• _Directive_:
Quote the following material verbatim, keeping every line as it appears.

________________

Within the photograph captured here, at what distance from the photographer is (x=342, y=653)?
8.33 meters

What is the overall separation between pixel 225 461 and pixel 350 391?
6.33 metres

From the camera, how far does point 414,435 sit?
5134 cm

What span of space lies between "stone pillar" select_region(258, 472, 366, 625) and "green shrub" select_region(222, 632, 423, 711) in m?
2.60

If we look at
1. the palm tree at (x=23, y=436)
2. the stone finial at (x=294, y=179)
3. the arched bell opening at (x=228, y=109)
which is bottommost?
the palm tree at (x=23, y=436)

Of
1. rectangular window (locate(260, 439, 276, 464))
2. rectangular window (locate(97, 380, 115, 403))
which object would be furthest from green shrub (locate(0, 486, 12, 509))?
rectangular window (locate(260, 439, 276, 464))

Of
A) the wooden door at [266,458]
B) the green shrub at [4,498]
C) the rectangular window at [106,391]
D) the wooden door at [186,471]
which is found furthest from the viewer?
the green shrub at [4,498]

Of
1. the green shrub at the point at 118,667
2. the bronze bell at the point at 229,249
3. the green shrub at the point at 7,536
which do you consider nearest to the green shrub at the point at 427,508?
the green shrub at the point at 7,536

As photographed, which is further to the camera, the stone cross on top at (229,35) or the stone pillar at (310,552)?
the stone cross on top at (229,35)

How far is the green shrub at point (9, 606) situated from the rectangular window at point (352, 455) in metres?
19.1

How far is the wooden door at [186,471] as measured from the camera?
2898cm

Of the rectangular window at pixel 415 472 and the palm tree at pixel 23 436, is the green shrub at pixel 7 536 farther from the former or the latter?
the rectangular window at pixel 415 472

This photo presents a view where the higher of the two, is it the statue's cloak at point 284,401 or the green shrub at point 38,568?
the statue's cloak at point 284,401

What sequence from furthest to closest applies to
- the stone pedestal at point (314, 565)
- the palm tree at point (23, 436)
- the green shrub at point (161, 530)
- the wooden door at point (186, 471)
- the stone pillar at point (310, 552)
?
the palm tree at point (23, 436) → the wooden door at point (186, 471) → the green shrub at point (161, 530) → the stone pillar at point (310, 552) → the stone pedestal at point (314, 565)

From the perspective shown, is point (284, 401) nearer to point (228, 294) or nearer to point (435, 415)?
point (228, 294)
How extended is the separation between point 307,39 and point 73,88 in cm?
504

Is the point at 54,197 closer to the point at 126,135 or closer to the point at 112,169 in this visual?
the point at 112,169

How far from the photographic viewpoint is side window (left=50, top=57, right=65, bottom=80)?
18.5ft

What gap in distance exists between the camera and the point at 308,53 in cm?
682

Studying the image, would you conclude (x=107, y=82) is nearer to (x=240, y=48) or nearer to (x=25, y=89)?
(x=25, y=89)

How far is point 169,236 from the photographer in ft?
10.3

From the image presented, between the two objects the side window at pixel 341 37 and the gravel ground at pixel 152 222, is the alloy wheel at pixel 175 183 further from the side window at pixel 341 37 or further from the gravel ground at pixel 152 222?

________________

• _Answer to this exercise_:
Within the photograph captured here, at what distance from the photographer is (x=342, y=653)?
8.33 meters

What is the overall separation between pixel 225 461 and pixel 350 391?
6.33 metres

From the camera, how far does point 414,435 sit?
5134 cm

What span of space lies between "stone pillar" select_region(258, 472, 366, 625) and "green shrub" select_region(222, 632, 423, 711) in m?
2.60

If we look at
1. the palm tree at (x=23, y=436)
2. the stone finial at (x=294, y=179)
3. the arched bell opening at (x=228, y=109)
which is bottommost?
the palm tree at (x=23, y=436)

Of
1. rectangular window (locate(260, 439, 276, 464))
2. rectangular window (locate(97, 380, 115, 403))
which object would be furthest from green shrub (locate(0, 486, 12, 509))?
rectangular window (locate(260, 439, 276, 464))

Of
A) the wooden door at [266,458]
B) the green shrub at [4,498]
C) the rectangular window at [106,391]
D) the wooden door at [186,471]
which is found furthest from the viewer?
the green shrub at [4,498]

Of
1. the green shrub at the point at 118,667
2. the bronze bell at the point at 229,249
3. the green shrub at the point at 7,536
which do you consider nearest to the green shrub at the point at 427,508?
the green shrub at the point at 7,536

As photographed, which is further to the camera, the stone cross on top at (229,35) or the stone pillar at (310,552)?
the stone cross on top at (229,35)

How far is the green shrub at point (9, 606) situated from the rectangular window at point (352, 455) in metres?
19.1

How far is the wooden door at [186,471] as measured from the camera?
2898cm

Of the rectangular window at pixel 415 472 and the palm tree at pixel 23 436, is the green shrub at pixel 7 536 farther from the former or the latter?
the rectangular window at pixel 415 472

This photo presents a view where the higher of the two, is it the statue's cloak at point 284,401 or the green shrub at point 38,568?
the statue's cloak at point 284,401

What sequence from furthest to closest applies to
- the stone pedestal at point (314, 565)
- the palm tree at point (23, 436)
- the green shrub at point (161, 530)
- the wooden door at point (186, 471)
- the stone pillar at point (310, 552)
?
the palm tree at point (23, 436) → the wooden door at point (186, 471) → the green shrub at point (161, 530) → the stone pillar at point (310, 552) → the stone pedestal at point (314, 565)

From the perspective shown, is point (284, 401) nearer to point (228, 294) or nearer to point (435, 415)?
point (228, 294)
How extended is the separation between point 307,39 and point 73,88 in cm?
504

Is the point at 54,197 closer to the point at 126,135 or closer to the point at 112,169 in this visual?
the point at 112,169

How far from the photographic viewpoint is side window (left=50, top=57, right=65, bottom=80)?
18.5ft

What gap in distance exists between the camera and the point at 308,53 in cm?
682

Studying the image, would you conclude (x=107, y=82) is nearer to (x=240, y=48) or nearer to (x=25, y=89)?
(x=25, y=89)

How far is point 169,236 from the photographer in ft?
10.3

From the image presented, between the two objects the side window at pixel 341 37 and the gravel ground at pixel 152 222, is the alloy wheel at pixel 175 183 further from the side window at pixel 341 37 or further from the gravel ground at pixel 152 222?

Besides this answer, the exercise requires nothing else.